About Me

Wednesday 9 September 2015

Society Can Make Me Sad


Song of the day: Mother & Father - Broods

Sitting at Belfast International Airport with a bottle of overly priced water at £2.10. Yes I paid it with no questions asked because I had the loveliest time back home in N.Ireland and I wasn't going to let this damn water ruin it. Plus I was really thirsty and my flight to London is delayed by another forty minutes or so.

I'm slightly embarrassed because I've lost my glasses and I'm forced to squint my eyes, until the words on the tall screen with all the flight details become somewhat legible for my poor short-sighted eyes. Terrible I know, I'll get a new pair soon I swear. Anyway I had the funny idea to use my phone camera to read the screen. I thought that was a brilliant idea! You have to love zoom sometimes, gave myself a pat on the back and everything. However the screen kept changing each time I took the phone out so I missed what it said about my flight. This girl in front of me kept laughing and saw the struggle I was dealing with. I told her I lost my glasses and that I was trying to read the screen. She has kept an eye out for my flight and is keeping me updated as I write this without even being asked. People can be really nice.

This brings me to the nature of humanity as a whole. Why is it so hard for people to do the decent thing? What has this generation lost? No, what has caused our generation to be...well lets face it, pretty fucking selfish?

This reminded me of something that happened at work once. I was flyering one night with my friend for a bar. It was during winter and our shift didn't finish until 11:30pm.

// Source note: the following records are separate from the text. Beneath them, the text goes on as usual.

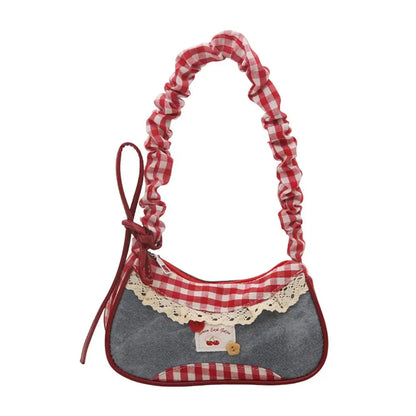 Fashion Grid Women Bag Lace Ribbon Stretchable Shoulder Strap Single Shoulder Underarm Bag Daily Commuting Student Handbag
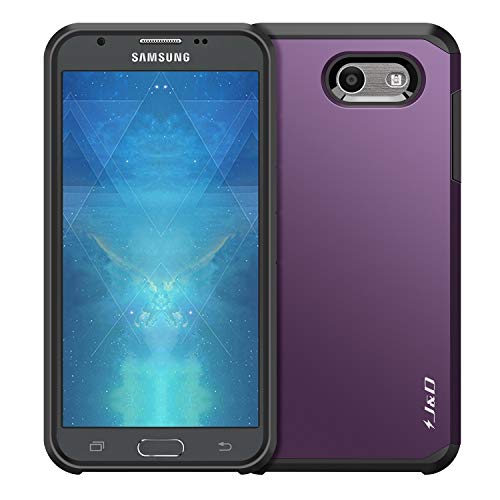 J&D Case Compatible For Samsung Galaxy J3 Emerge/Galaxy J3 2017 / Galaxy J3 Prime Case, Heavy Duty Dual Layer Hybrid Shockproof Protective Rugged Bumper Case For Galaxy J3 Emerge Case, Purple #TOP3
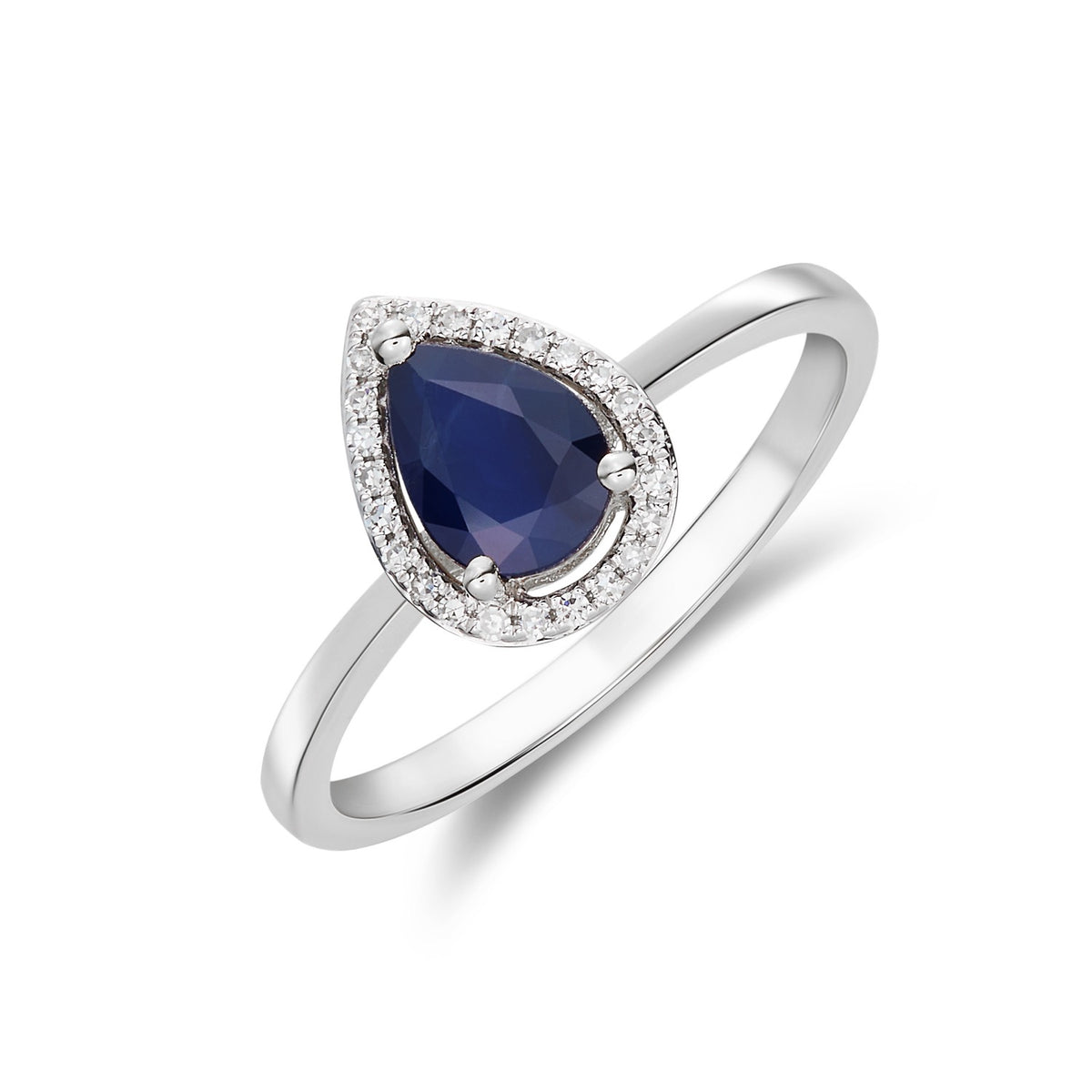 9CT WG 7X5 PEARSHAPE SAPPHIRE & DIAMOND HALO CLAW CLUSTER RING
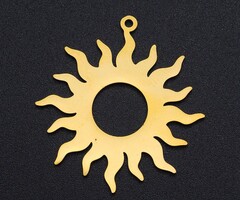 Stainless Steel charm open sun Gold Plated 32.5x30x1mm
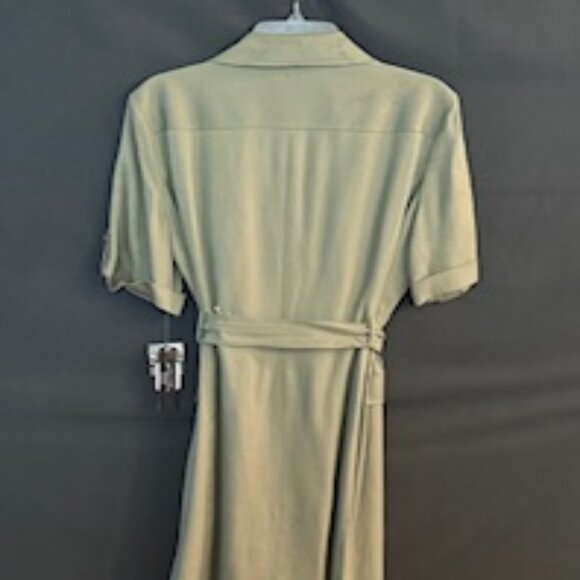 Tahari Arthur S. Levin  Collection, Olive Green Tencel Shirt Dress 16 - Picture 3 of 8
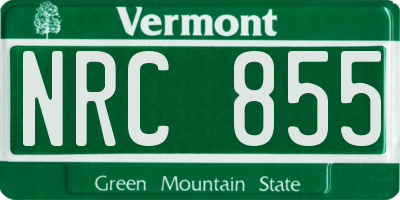 VT license plate NRC855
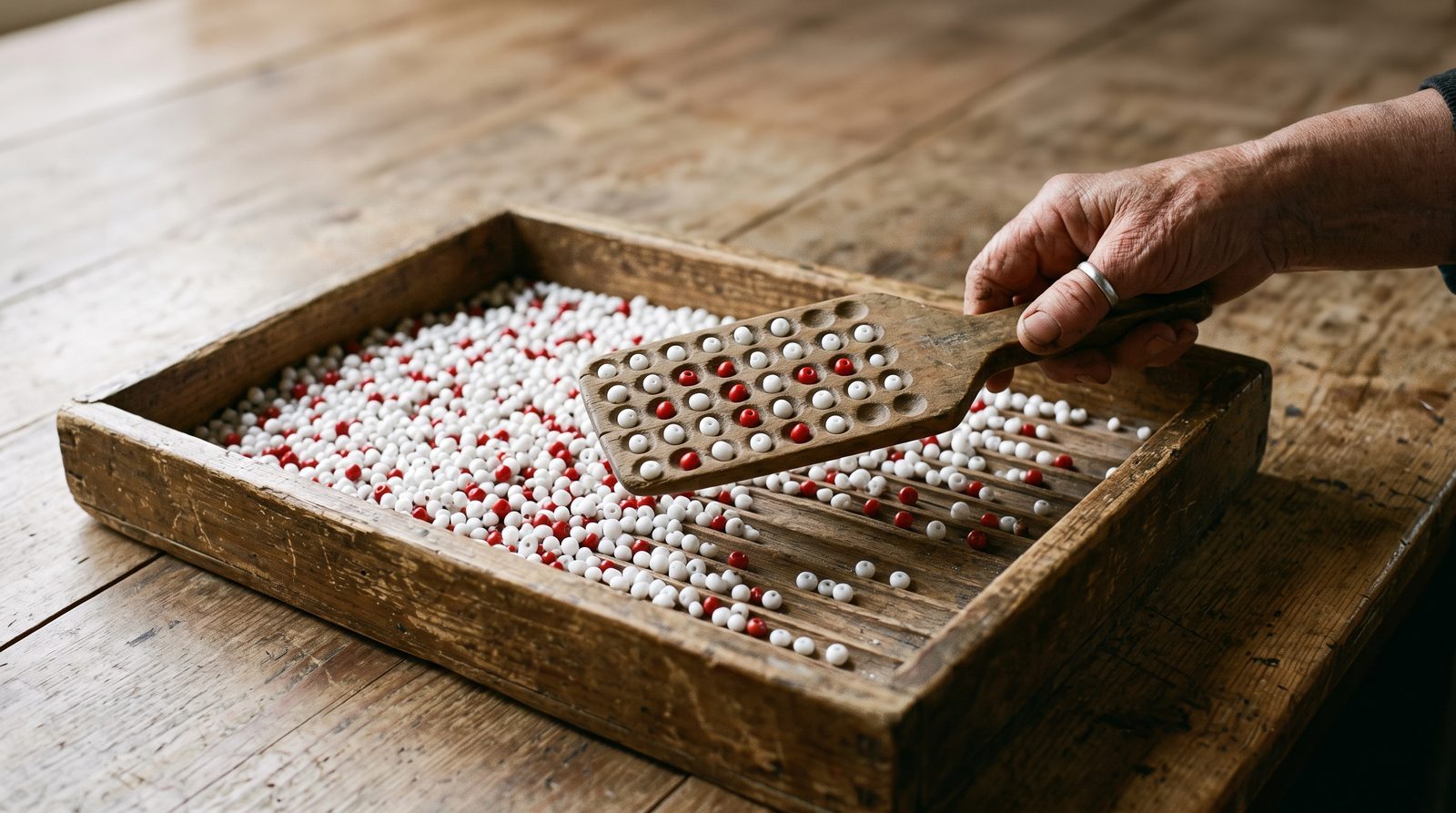Conceptual image of the Red Bead Experiment showing red and white beads used by Deming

We were walking around Covent Garden when a homeless woman was struggling to walk. Dressed in old, shabby but colourful clothes. Rings littered her fingers. She kept fumbling with them as if they were something dear. Covent Garden has a few homeless people roaming around the streets at that time. Anyway, you can tell the woman was on something. Alcohol, drugs, drugs, alcohol I'm not one to judge. She was stumbling. My friend and I were worried so we walked up to her and asked if she was okay. She was incoherent. Words slurred. She walked on ahead and she fell and hit her head hard. My friend who was closest to her when the woman fell tried her best to catch her, or at least break her fall. There was a man who was stood next to his motorbike. He saw the whole thing. The woman was unconscious. It was worrying because she was fucked on whatever it was that she took and she was knocked out. We asked the man if he could help us. You know what he said?

"Just leave her," he said.
"Why?" I asked.
"Because she's homeless." he said.
"But that shouldn't matter," I said.
He shrugged and did nothing.

Can you believe it? He told us to just leave her. Why? Because she was homeless. Simple. It doesn't matter who she was or where she came from or how she came to be. She was still a person. A human being who needed help at that moment. I couldn't understand how that man just stood and watched as two girls were holding up this woman. I was worried because she smacked her head pretty damn hard. Yet he did nothing. Bastard. We managed to get her conscious and moved her somewhere for her to sit. We asked her questions to keep her awake. Her name, her age, did she have a phone, did she have someone that we could call for her. We asked what was it that she took. She took out little white pills from her pocket. The woman was insistent that we don't call emergency services. I ran to go get her water and a ham sandwich from a nearby Tescos.

At least thirty people walked by. Thirty. Did they look? Yes they glanced. They looked away. Pointed their noses in the air and continued walking. Pretended to not noticed. Ignored. Two people stopped. Two guys in their twenties asked if we needed help. They called emergency services. They stayed with us. When reality hit the woman she got up and walked away. She didn't want an ambulance or help. When someone showed up, a woman on a bicycle, dressed in bright neon yellow. She was from emergency services. It's what they send before an ambulance in Covent Garden. We pointed her in the direction the other woman went.

I haven't seen her since and I honestly hope she's okay. But I couldn't fully understand how that man said, "Just leave her". When I think back on it even now, it just shows how cruel society can really be.  It really doesn't take much to be a decent human being. People should treat each other how they want to be treated. End of.